Das Projekt “Hilldegarden” plant einen Stadtgarten auf dem Dach des geschichtsträchtigen Bunkers am Heiligengeistfeld. Am Sonntag öffnete das Team um Tobias Boeing einen “Ideenbunker” als zentrale Anlaufstelle für interessierte Hamburger Bürger. – Von Max Bahne

Am Sonntag öffnete der „Ideenbunker“ am großen Flakbunker an der Feldstraße zum zweiten Mal seine Tür. Der kleine Baucontainer soll eine Anlaufstelle für interessierte Hamburger sein. Dort kamen sie mit den Mitgliedern des Projekts „Hilldegarden“ ins Gespräch. In dem Container, der im Stil des großen Bunkers aufgebaut wurde, nahm das „Hilldegarden“-Team Anregungen und Kritik entgegen. Vom „Ideenbunker“ aus startete Projektleiter Tobias Boeing mit Besuchern zu Führungen auf das Dach des Flakbunkers.
Der geplante Stadtgarten soll auf einem der geschichtsträchtigsten Gebäude Hamburgs entstehen. Der Flakbunker auf dem Heiligengeistfeld wurde kurz vor Ende des Zweiten Weltkriegs unter der Mitarbeit von Zwangsarbeitern fertiggestellt. Bis heute nutzen zivile Mieter den Bunker. Mit regelmäßigen Ausstellungen im Stadtgarten möchte „Hilldegarden“ an die bewegte Geschichte des Bunkers erinnern.

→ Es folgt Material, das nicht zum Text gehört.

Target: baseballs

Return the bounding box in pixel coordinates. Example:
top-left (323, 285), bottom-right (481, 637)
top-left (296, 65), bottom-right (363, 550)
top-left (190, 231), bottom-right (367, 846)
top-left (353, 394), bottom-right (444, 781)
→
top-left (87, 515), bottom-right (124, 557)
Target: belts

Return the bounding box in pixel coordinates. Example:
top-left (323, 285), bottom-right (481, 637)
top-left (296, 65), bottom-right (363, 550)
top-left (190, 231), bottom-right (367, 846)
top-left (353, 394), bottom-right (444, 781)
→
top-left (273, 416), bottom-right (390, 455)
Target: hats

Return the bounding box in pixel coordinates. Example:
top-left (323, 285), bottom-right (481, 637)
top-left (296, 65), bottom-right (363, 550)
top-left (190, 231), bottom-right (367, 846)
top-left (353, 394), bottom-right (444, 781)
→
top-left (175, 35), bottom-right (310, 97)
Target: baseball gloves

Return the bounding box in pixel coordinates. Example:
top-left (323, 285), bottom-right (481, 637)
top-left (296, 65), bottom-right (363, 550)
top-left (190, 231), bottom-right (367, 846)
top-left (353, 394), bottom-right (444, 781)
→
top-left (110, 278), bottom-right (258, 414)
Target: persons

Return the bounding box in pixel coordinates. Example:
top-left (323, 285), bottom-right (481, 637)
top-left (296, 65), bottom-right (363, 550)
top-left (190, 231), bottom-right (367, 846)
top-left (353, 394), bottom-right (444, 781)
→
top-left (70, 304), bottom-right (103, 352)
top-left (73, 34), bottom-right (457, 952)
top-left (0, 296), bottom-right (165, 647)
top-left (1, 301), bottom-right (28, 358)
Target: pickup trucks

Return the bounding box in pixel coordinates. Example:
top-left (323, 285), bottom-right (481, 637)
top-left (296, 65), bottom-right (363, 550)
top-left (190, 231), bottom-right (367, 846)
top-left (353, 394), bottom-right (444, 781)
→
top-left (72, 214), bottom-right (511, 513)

Wie das Projekt „Hilldegarden“ entstand

Seinen Anfang nahm das Projekt im Frühjahr 2014. Damals hatten einige Anwohner die Idee, das Dach des grauen Flakbunkers zu einem grünen Stadtgarten umzubauen. Sie hofften, eine neue öffentliche Grün- und Gartenfläche zu erschließen, die sich zur generationsübergreifenden Nutzung eignet. Es gelang den Anwohnern, Thomas Matzen, den Pächter des Bunkers am Heiligengeistfeld, vom Stadtgarten auf dem Dach des Bunkers zu überzeugen. Schnell bildete sich die Projektgruppe „Hilldegarden“. Sie erarbeitete ein Konzept für den Garten über den Dächern Hamburgs. Auf den Bunker soll ein 20 Meter hoher, begrünter Aufbau gesetzt werden, der den Hamburgern zur Erholung und als eigener Garten dienen soll. Ein zentrales Element des Konzepts, das in Zusammenarbeit mit Architekten des Büros Interpol+-Architecture entstand, ist das sogenannte „Urban Gardening“.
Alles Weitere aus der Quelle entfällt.